| name | agent-blueprint |
| description | Build production-grade AI agents from scratch using patterns inspired by production-grade agentic systems like Claude Code. Covers two audiences — (1) workflow builders who need planner+executor pipelines, human-in-the-loop checkpoints, and multi-agent orchestration, and (2) application embedders who need HTTP/SSE APIs, multi-user session management, and React frontend integration. Use when asked to build an AI agent, create a coding assistant, embed an agent in an app, build an API agent, clone Claude Code, build a CLI agent, design an agent architecture, scaffold an agentic system, or automate a multi-step workflow. Triggers on keywords like agent builder, agent blueprint, coding assistant, CLI agent, agentic tool, claude code clone, agent scaffold, agent architecture, workflow automation, multi-agent, planner executor, SSE streaming, agent API. |
| license | Apache-2.0 |
| metadata | {"version":"1.0.0","author":"agent-blueprint-community"} |
Agent Blueprint - Build Production-Grade AI Agents
Generate complete, working AI agents using battle-tested patterns studied from production-grade agentic systems. Every pattern is independently implemented and adapted for any framework, language, or purpose.
When to Use
Use this skill when:
- Building any kind of AI agent or agentic tool
- Creating a coding assistant, research agent, or task automation agent
- Designing an agent architecture with tools, permissions, and context management
- Scaffolding a new agent project from scratch
- Cloning or recreating Claude Code-like functionality
- Building multi-step automated workflows with planner + executor architecture
- Embedding an agent inside a web application via HTTP/SSE API
- Adding human-in-the-loop approval checkpoints to an autonomous agent
- Making an agent production-ready (observability, cost control, long tasks)
Do NOT use when:
- Building a simple chatbot without tools (use prompt engineering instead)

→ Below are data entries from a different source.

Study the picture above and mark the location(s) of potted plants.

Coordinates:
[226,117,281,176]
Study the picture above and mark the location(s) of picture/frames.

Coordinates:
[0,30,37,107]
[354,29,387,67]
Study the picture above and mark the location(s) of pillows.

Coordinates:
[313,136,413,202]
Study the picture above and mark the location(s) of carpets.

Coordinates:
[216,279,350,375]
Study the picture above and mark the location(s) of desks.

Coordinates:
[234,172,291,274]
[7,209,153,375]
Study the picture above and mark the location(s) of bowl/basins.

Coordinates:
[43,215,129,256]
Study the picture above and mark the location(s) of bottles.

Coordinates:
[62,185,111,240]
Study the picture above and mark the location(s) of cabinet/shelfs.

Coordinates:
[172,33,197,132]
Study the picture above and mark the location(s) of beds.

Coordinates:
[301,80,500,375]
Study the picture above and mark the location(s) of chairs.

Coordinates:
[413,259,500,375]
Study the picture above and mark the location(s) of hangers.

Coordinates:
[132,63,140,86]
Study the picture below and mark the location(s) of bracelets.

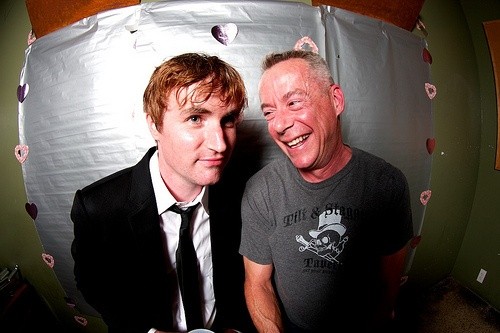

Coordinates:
[384,304,396,311]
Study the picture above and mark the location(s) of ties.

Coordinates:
[168,202,206,332]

- Creating a non-agentic API wrapper (use your SDK directly)
The 5-Phase Build Process
Phase 1: Define Your Agent
Before writing any code, answer these 4 questions. Write answers to a AGENT.md spec file in your project:
1. PURPOSE: What does this agent do in one sentence?
2. TOOLS: What actions can it take? (file ops, shell, web, APIs, custom)
3. TRIGGERS: When should it act autonomously vs wait for input?
4. OUTPUT: What does "done" look like? (code changes, reports, files, etc.)
Based on your answers, choose a template:
| Template | Best For | Complexity |
|---|
| minimal-agent | Single-purpose agents, scripts, tools | Low (~200 lines, Python) |
| coding-agent | Full coding assistants with file ops | Medium (~800 lines, Python) |
| research-agent | Research, analysis, web search | Medium (~600 lines, Python) |
| task-agent | Multi-step automation, orchestration | High (~1200 lines, Python) |
For TypeScript/Bun: use references/typescript-agent-loop.md as your starting point and examples/typescript-research-agent.md as a runnable example.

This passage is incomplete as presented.